As many people know, the federal government classifies certain drugs according to a schedule. In fact, the Drug Enforcement Agency is permitted by statute to make the rules which determine in which class a particular drug belongs. Criminal statutes and penalties are enacted based on those classifications. Schedule I drugs are considered the most dangerous and the most addictive. Examples of Schedule I drugs are heroin and LSD. Schedule V drugs are the least dangerous. An example of a Schedule V drug is the cough medicine Robitussin.
Despite Schedule I including the most dangerous and addictive drugs and substances that have no accepted medical value, cannabis, or marijuana, is still considered a Schedule I drug. Basically, the federal government is saying marijuana is just as bad as heroin and bath salts. Also, despite the fact that doctors all over the country, and all over Florida, are prescribing marijuana to patients to treat a variety of medical conditions, the federal government is saying that marijuana has no accepted medical use. By definition, in order to be a Schedule I drug, a substance must have no accepted medical value.

[Scene geometry reasoning data]
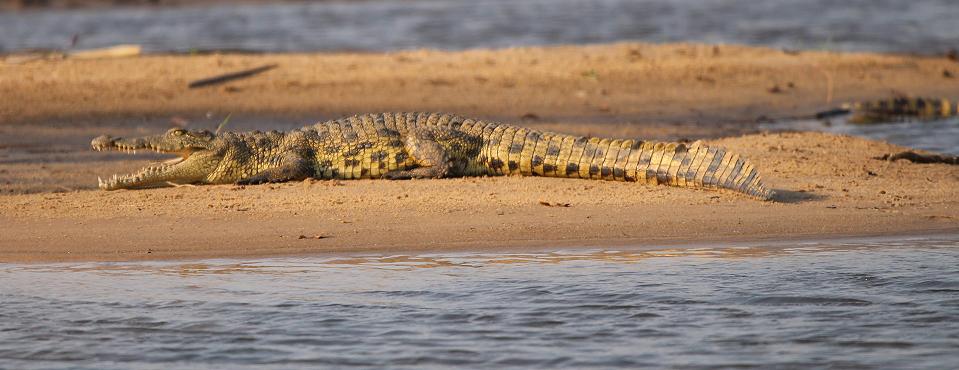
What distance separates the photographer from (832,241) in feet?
24.7

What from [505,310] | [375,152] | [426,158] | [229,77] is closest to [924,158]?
[426,158]

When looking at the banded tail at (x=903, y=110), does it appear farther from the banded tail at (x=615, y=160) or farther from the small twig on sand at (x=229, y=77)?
the small twig on sand at (x=229, y=77)

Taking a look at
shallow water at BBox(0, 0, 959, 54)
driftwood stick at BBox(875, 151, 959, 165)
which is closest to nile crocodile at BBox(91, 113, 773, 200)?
driftwood stick at BBox(875, 151, 959, 165)

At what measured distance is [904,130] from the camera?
12234mm

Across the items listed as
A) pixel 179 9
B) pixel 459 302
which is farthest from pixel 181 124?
pixel 179 9

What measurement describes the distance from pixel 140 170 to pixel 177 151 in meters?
0.31

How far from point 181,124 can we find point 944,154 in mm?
6605

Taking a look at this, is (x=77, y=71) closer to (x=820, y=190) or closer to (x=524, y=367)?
(x=820, y=190)

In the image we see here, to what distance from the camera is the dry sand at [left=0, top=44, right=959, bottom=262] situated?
7.71m

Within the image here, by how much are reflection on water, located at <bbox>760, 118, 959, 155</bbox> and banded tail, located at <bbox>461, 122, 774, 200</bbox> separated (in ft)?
9.93

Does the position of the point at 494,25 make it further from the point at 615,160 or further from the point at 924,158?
the point at 615,160

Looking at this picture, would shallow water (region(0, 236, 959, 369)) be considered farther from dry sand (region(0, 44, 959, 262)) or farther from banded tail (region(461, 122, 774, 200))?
banded tail (region(461, 122, 774, 200))

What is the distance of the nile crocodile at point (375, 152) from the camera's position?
9086mm

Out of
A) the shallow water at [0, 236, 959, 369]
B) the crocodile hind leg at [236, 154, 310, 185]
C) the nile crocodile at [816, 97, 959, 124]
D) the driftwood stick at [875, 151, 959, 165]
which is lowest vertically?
the shallow water at [0, 236, 959, 369]
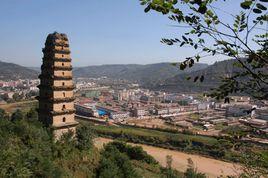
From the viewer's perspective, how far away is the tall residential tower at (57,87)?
1616 cm

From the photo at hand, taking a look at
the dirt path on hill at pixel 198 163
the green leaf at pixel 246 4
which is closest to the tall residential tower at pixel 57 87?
the dirt path on hill at pixel 198 163

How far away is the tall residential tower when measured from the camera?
53.0 feet

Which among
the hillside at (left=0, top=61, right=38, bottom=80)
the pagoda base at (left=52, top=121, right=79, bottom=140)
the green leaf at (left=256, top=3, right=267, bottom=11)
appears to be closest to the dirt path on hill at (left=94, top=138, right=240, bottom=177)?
the pagoda base at (left=52, top=121, right=79, bottom=140)

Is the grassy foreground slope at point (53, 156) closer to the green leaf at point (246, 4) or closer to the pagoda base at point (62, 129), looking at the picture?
the pagoda base at point (62, 129)

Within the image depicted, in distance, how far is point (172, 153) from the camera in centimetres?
3127

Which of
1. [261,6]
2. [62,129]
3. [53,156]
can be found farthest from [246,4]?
[62,129]

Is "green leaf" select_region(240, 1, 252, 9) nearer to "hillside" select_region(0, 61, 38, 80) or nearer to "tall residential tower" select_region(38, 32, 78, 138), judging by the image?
"tall residential tower" select_region(38, 32, 78, 138)

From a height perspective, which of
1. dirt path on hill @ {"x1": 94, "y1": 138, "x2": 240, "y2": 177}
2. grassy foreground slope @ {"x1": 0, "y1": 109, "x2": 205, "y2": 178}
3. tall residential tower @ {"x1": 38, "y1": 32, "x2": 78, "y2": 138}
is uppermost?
tall residential tower @ {"x1": 38, "y1": 32, "x2": 78, "y2": 138}

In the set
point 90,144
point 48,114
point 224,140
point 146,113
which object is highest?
point 224,140

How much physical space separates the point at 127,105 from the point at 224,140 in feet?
217

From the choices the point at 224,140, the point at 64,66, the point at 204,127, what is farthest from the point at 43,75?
the point at 204,127

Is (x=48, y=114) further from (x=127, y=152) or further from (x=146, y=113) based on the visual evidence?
(x=146, y=113)

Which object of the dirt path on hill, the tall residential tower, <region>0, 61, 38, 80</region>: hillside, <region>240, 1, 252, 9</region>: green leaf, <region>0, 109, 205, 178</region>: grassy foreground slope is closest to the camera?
<region>240, 1, 252, 9</region>: green leaf

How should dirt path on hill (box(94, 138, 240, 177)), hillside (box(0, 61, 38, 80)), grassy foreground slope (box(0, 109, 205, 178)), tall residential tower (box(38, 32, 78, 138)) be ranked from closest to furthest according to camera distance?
1. grassy foreground slope (box(0, 109, 205, 178))
2. tall residential tower (box(38, 32, 78, 138))
3. dirt path on hill (box(94, 138, 240, 177))
4. hillside (box(0, 61, 38, 80))
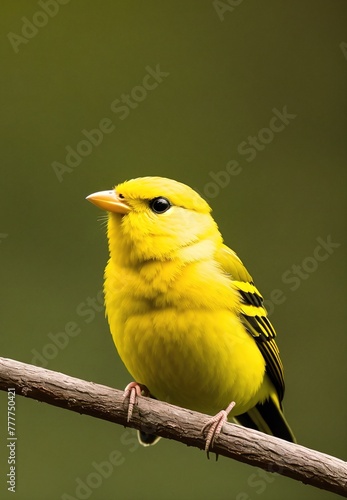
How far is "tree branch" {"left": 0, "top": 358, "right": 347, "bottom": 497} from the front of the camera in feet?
6.44

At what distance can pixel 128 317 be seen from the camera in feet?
6.99

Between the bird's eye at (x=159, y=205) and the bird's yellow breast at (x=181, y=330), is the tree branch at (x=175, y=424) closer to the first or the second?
the bird's yellow breast at (x=181, y=330)

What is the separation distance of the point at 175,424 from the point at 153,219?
1.90 feet
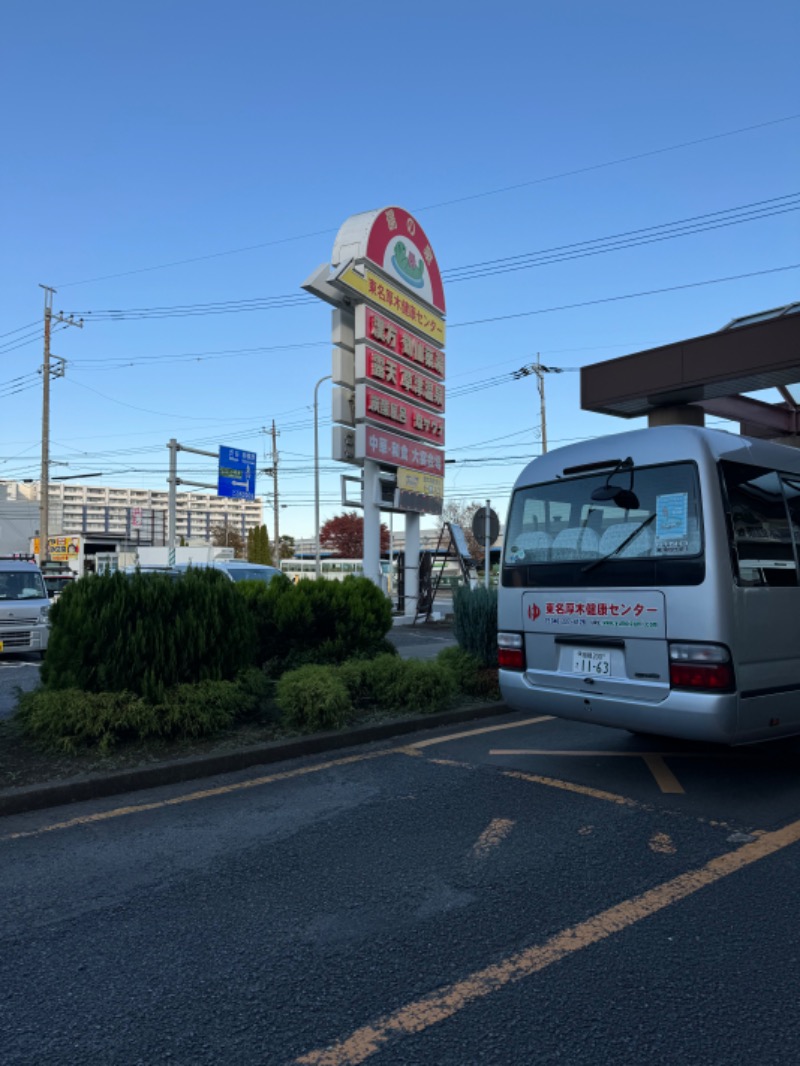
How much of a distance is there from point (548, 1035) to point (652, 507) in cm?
361

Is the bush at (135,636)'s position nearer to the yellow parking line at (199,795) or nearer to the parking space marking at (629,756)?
the yellow parking line at (199,795)

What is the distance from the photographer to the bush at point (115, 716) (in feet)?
20.2

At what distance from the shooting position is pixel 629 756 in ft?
21.6

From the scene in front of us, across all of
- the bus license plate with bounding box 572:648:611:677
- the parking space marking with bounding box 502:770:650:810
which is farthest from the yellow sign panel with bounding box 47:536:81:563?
the bus license plate with bounding box 572:648:611:677

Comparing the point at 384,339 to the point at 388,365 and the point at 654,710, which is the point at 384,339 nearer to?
the point at 388,365

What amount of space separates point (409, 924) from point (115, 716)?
351 centimetres

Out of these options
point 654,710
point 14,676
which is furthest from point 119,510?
point 654,710

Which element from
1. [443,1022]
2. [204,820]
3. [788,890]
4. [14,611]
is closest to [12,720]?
[204,820]

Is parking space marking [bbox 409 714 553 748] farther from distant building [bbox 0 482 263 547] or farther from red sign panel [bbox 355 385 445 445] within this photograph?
distant building [bbox 0 482 263 547]

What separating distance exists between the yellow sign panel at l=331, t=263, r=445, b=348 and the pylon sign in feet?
0.08

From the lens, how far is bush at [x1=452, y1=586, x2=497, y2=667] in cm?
927

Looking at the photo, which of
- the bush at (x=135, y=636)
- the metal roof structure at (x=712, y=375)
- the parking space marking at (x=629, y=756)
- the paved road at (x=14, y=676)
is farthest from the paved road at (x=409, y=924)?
the metal roof structure at (x=712, y=375)

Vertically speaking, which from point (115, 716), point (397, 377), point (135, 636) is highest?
point (397, 377)

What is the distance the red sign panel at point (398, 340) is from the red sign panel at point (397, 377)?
26 centimetres
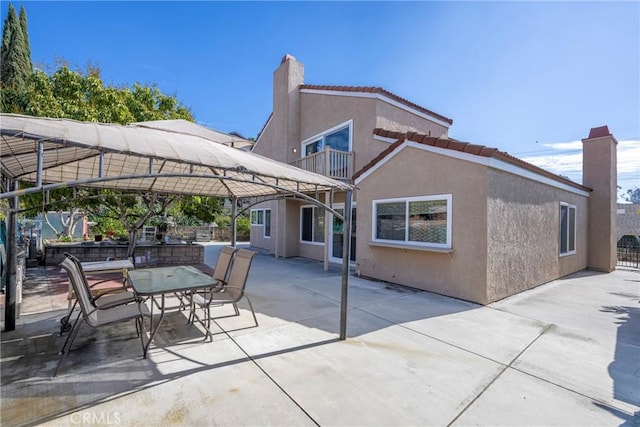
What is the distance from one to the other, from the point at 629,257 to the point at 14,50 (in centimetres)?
3658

WHAT YOU ARE ASKED TO DO >>
Carry on the text about the federal drug schedules and marijuana's Schedule I status, starting after its last sentence.

SOLVED EXERCISE >>
This kind of government ignorance and corruption would be silly if it wasn’t resulting in people going to prison for having marijuana. In some marijuana cases, criminal defense lawyers are making the legal argument that it is not constitutional to punish a person for having a Schedule I drug that has no medical use when we are dealing with a substance that medical doctors all over Florida and the country (and all over the world) are prescribing to patients for medicinal purposes. That seems like an obvious and logical argument that cannot lose in any tribunal where logic and reason are considered useful tools for decision making. However, anyone who believes logic should win the day underestimates just how backwards our government is, and just how addicted government officials are on campaign donations from billion dollar pharmaceutical companies. Financial influence is a formidable opponent of reason and justice.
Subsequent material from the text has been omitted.